## start

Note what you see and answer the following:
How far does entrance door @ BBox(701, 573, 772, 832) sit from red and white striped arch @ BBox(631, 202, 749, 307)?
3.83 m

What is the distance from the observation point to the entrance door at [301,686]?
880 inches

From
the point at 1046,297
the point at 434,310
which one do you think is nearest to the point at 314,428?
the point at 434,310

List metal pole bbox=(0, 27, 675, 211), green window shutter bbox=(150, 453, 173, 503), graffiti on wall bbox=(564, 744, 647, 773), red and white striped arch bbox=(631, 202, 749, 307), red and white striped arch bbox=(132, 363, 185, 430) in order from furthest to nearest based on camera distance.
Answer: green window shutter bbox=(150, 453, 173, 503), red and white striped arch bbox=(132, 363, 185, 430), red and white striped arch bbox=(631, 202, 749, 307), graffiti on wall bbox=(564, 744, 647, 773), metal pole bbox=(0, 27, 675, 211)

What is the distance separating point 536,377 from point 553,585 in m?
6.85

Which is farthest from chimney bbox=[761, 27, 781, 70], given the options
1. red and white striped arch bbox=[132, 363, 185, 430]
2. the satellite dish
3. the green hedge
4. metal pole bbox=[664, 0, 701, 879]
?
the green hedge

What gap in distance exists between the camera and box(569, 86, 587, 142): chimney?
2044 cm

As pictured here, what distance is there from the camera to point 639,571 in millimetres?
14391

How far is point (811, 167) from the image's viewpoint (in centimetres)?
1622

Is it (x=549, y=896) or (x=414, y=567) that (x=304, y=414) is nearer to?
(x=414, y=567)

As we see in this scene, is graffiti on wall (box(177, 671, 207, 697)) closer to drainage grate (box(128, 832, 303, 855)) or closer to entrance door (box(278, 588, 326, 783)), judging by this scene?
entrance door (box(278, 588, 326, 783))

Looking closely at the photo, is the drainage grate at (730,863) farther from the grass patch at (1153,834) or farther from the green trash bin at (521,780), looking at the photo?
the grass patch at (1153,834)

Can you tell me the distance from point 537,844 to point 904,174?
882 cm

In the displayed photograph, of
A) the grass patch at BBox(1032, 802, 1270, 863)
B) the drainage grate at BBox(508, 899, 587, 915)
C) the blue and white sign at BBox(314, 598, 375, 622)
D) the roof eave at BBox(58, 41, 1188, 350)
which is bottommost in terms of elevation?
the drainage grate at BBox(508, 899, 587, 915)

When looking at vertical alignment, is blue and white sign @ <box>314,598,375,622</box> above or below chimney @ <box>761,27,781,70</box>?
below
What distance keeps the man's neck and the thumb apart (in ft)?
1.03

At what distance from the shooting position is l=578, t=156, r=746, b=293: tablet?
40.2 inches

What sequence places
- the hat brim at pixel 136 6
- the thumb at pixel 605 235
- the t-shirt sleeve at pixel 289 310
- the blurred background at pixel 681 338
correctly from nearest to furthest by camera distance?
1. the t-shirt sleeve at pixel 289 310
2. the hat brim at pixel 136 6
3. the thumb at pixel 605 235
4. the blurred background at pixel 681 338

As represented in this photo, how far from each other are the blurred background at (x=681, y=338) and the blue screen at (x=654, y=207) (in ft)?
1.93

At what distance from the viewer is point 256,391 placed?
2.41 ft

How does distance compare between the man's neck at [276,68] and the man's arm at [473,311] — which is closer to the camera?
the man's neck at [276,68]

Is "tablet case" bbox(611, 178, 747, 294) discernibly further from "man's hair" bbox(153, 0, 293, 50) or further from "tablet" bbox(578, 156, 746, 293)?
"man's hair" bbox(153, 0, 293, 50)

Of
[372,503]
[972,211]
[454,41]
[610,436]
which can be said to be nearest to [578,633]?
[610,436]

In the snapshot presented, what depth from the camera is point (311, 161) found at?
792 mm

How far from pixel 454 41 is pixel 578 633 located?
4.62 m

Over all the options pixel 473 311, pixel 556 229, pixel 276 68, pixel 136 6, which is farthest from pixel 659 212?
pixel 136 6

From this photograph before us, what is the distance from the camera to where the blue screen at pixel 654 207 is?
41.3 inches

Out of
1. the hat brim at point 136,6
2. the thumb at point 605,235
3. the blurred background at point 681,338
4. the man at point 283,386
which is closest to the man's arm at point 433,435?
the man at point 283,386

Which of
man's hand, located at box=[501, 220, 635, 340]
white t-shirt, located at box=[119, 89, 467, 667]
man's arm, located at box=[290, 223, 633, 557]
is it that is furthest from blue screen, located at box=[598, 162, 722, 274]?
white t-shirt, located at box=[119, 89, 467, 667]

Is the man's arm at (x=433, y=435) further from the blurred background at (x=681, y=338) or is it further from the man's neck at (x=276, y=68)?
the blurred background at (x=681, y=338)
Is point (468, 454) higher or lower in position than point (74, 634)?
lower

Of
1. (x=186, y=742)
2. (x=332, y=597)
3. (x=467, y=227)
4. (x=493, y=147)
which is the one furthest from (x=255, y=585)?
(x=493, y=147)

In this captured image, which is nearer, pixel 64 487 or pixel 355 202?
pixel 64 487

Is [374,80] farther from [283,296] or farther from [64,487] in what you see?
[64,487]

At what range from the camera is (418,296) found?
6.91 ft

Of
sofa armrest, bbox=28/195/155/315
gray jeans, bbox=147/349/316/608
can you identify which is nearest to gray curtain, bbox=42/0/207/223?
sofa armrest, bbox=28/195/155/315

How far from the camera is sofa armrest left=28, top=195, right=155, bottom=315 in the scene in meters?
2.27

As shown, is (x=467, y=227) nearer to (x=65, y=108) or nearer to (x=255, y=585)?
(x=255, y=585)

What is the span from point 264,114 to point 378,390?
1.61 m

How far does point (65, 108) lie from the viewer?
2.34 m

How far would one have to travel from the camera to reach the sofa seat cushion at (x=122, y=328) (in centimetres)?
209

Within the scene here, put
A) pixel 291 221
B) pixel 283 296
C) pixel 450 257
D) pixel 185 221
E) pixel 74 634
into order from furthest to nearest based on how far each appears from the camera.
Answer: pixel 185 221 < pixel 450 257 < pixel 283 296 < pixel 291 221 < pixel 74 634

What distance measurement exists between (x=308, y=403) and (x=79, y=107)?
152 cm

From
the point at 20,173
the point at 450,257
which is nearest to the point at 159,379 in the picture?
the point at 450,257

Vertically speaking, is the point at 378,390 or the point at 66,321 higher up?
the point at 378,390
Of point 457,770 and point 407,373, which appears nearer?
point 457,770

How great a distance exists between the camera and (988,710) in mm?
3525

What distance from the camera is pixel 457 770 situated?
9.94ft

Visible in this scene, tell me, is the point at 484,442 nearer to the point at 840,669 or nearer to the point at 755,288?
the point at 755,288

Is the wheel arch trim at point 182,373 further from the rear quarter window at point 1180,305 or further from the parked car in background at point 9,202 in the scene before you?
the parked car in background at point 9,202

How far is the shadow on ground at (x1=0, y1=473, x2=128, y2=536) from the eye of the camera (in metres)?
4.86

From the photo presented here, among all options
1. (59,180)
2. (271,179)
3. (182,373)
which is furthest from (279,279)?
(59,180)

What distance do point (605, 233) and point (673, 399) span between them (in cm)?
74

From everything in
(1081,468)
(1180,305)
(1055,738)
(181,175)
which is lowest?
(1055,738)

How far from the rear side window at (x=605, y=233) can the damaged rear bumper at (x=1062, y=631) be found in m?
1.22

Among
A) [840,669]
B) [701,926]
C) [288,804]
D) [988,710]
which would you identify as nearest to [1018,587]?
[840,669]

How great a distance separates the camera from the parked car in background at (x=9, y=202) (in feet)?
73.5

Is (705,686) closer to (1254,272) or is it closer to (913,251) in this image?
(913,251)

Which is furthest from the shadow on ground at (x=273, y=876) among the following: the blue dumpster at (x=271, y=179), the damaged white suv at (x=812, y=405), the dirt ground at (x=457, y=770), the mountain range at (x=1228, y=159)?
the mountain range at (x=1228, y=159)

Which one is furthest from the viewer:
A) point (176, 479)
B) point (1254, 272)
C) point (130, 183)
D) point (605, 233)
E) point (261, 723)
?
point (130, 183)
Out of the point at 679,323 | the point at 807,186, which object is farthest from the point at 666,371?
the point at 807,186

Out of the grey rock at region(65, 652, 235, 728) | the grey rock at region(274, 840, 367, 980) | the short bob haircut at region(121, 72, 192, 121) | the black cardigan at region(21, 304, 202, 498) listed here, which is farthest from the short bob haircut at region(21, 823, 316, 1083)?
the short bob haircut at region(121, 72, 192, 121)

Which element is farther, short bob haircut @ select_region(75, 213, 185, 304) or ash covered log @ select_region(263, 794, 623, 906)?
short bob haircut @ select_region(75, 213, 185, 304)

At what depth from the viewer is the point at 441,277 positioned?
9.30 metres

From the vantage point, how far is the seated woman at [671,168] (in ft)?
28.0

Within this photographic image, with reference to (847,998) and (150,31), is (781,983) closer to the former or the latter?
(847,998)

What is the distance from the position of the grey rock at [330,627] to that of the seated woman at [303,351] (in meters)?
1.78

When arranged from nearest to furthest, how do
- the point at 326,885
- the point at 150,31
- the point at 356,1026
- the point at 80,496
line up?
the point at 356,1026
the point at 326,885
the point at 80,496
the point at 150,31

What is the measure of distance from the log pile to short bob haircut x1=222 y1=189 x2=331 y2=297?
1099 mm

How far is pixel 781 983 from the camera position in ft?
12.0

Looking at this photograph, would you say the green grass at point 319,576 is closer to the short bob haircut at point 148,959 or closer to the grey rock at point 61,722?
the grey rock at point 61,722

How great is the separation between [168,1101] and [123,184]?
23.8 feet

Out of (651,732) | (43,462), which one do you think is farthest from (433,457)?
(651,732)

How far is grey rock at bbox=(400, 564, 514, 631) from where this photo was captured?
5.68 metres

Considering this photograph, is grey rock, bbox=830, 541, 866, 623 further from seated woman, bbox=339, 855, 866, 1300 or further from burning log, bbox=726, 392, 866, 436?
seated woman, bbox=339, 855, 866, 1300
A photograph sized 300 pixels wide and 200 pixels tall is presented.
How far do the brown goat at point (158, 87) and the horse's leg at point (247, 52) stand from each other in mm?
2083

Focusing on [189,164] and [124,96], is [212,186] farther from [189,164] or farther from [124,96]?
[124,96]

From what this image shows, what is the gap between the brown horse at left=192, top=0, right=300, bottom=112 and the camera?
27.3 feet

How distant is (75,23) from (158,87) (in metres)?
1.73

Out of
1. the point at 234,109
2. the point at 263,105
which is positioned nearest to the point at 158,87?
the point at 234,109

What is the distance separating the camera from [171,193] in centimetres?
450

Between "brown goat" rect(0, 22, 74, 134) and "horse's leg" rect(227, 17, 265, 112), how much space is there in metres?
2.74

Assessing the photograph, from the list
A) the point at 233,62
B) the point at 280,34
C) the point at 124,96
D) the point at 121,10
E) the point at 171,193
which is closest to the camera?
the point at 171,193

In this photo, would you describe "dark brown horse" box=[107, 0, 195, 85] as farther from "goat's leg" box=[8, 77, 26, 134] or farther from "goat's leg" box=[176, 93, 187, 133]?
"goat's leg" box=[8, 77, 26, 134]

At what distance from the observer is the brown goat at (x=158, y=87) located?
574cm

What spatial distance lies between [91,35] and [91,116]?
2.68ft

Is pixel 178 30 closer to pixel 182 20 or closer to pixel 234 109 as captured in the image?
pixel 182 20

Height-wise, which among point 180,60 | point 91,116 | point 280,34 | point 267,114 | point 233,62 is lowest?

## end

#### Work to be completed
Recast the items between the line holding "Looking at this" and the line holding "5.68 metres", inclusive, as a two-column CSV with the headers item_text and answer. Use one row per item, put each field in quotes, and replace any line breaks with spaces.

#### Expected answer
item_text,answer
"Looking at this photograph, would you say the green grass at point 319,576 is closer to the short bob haircut at point 148,959 or closer to the grey rock at point 61,722?","the grey rock at point 61,722"
"How great is the separation between [168,1101] and [123,184]?","23.8 feet"
"Out of (651,732) | (43,462), which one do you think is farthest from (433,457)?","(651,732)"
"How far is grey rock at bbox=(400, 564, 514, 631) from where this photo was captured?","5.68 metres"